Kesenian sebagai salah satu dari unsur kebudayaan universal jelas
mengalami perubahan akibat proses globalisasi. Kesenian di dalam suatu
masyarakat dapat berupa seni pertunjukan tradisional, teater rakyat, dan taritarian. Ada suatu masyarakat yang melakukan seni pertunjukan sebagai kekuatan
atau sebagai motivasi dalam menjalani kehidupan karena makna yang tergantung
di dalamnya. Tiap-tiap daerah menghasilkan kesenian yang mempunyai ciri-ciri
khusus dan mencerminkan sifat-sifat etnik daerah. Kekhususan yang ada pada
tiap-tiap kesenian di daerah itulah yang menjadi identitas (Fachriya, 2009:2).
Pengaruh globalisasi pada masyarakat dari segi budaya dapat dilihat dari
sikap masyarakat yang mengganggap bahwa budaya lokal merupakan budaya
yang ketinggalan zaman. Masyarakat lebih berminat untuk belajar Tari Balet yang

11

berasal dari luar daripada belajar tari-tarian khas daerahnya. Selain itu juga
masyarakat semakin enggan untuk melestarikan budaya lokalnya. Hal ini yang
membuat budaya lokal semakin tersingkirkan oleh budaya barat, baik itu tradisitradisi, kesenian tradisional, maupun ritual-ritual dalam upacara keagamaan.
Sedangkan budaya yang tetap bertahan di tengah perkembangan zaman melalui
serangkaian bentuk modifikasi agar dapat diterima oleh masyarakat, dalam
konteks kesenian misalnya.
Globalisasi membuat nilai-nilai dan makna yang terkandung di dalam
sebuah kesenian menjadi semakin menghilang. Seni pertunjukan tari tradisional
dipandang hanya sebagai hiburan untuk masyarakat, selain itu masyarakat lebih
tertarik terhadap kesenian luar dibandingkan dengan kesenian daerahnya. Pada
akhirnya kesenian tradisional mendapat tantangan besar agar tetap bisa bertahan
di tengah-tengah masyarakat.
Kita sebagai seorang mahasiswa yang aktif dan kreatif tentunya tidak ingin
Kekayaan seni tari kita menjadi pudar bahkan lenyap karena pengaruh dari
budaya-budaya luar.Mahasiswa memiliki kedudukan dan peranan penting dalam
pelestarian seni tari. Hal ini didasari oleh asumsi bahwa mahasiswa merupakan
anak bangsa yang menjadi penerus kelangsungan kehidupan bermasyarakat,
berbangsa, dan bernegara Indonesia. Sebagai intelektual muda yang kelak menjadi
pemimpin-pemimpin bangsa, pada mereka harus bersemayam suatu kesadaran
kultural sehingga keberlanjutan negara bangsa Indonesia dapat dipertahankan.

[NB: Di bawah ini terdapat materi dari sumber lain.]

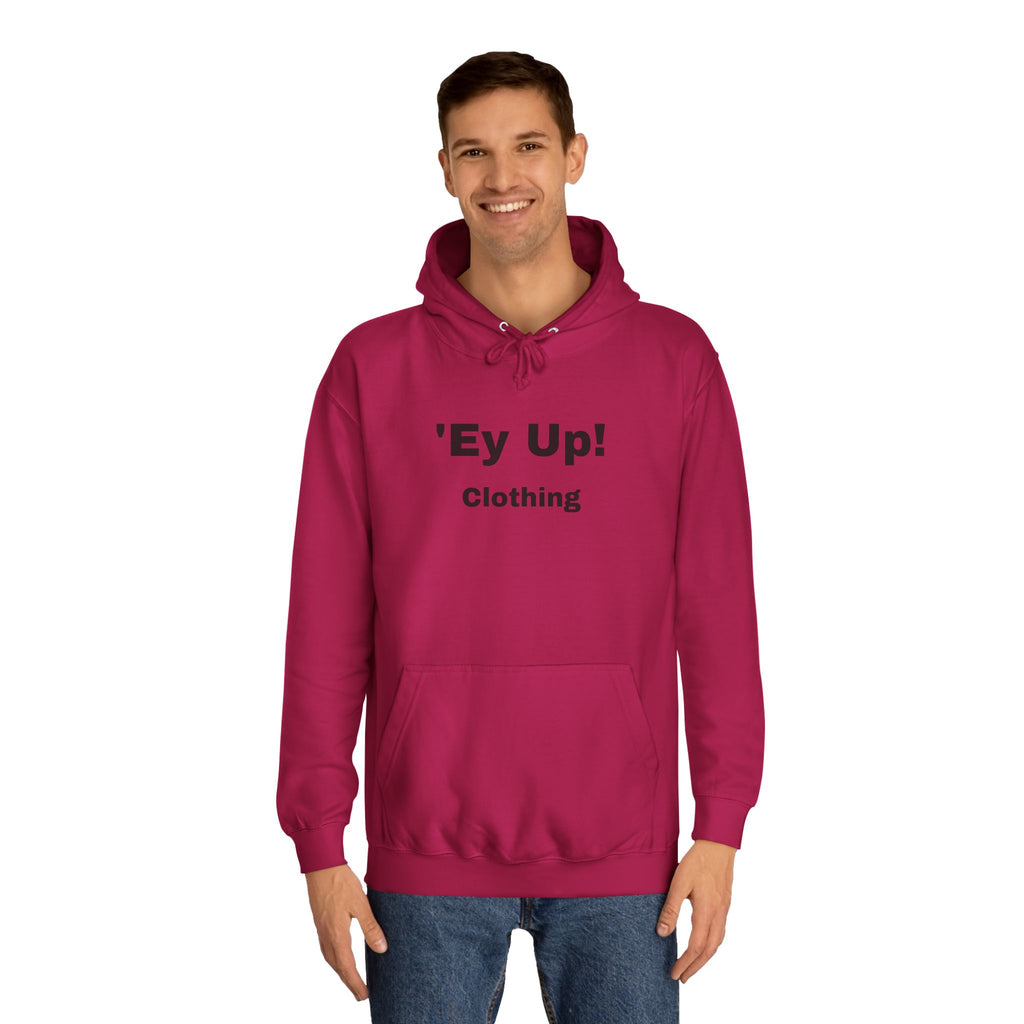 'Ey Up!' Unisex College Hoodie, Casual Pullover, College Style, Gift for Students, Cozy Sweatshirt, Everyday Wear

Pembentukan kesadaran kultural mahasiswa antara lain dapat dilakukan dengan
pengoptimalan peran mereka dalam pelestarian seni tari daerah.

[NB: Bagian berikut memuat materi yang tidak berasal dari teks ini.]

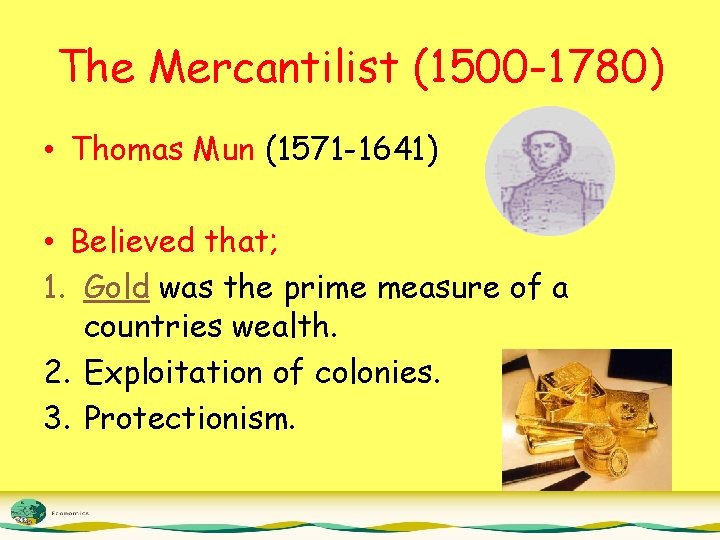 The Mercantilist (1500 -1780) • Thomas Mun (1571 -1641) • Believed that; 1. Gold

Optimalisasi peran mahasiswa dalam pelestarian seni dan budaya daerah
dapat dilakukan melalui dua jalur, yaitu intrakurikuler dan ekstrakulikuler. Jalur
Intrakurikuler dilakukan dengan menjadikan seni dan budaya daerah sebagai
substansi mata kuliah; sedangkan jalur ekstrakurikuler dapat dilakukan melalui
pemanfaatan unit kegiatan mahasiswa (UKM) kesenian dan keikutsertaan
mahasiswa dalam kegiatan-kegiatan seni dan budaya yang diselenggarakan oleh
berbagai pihak untuk pelestarian seni dan budaya daerah.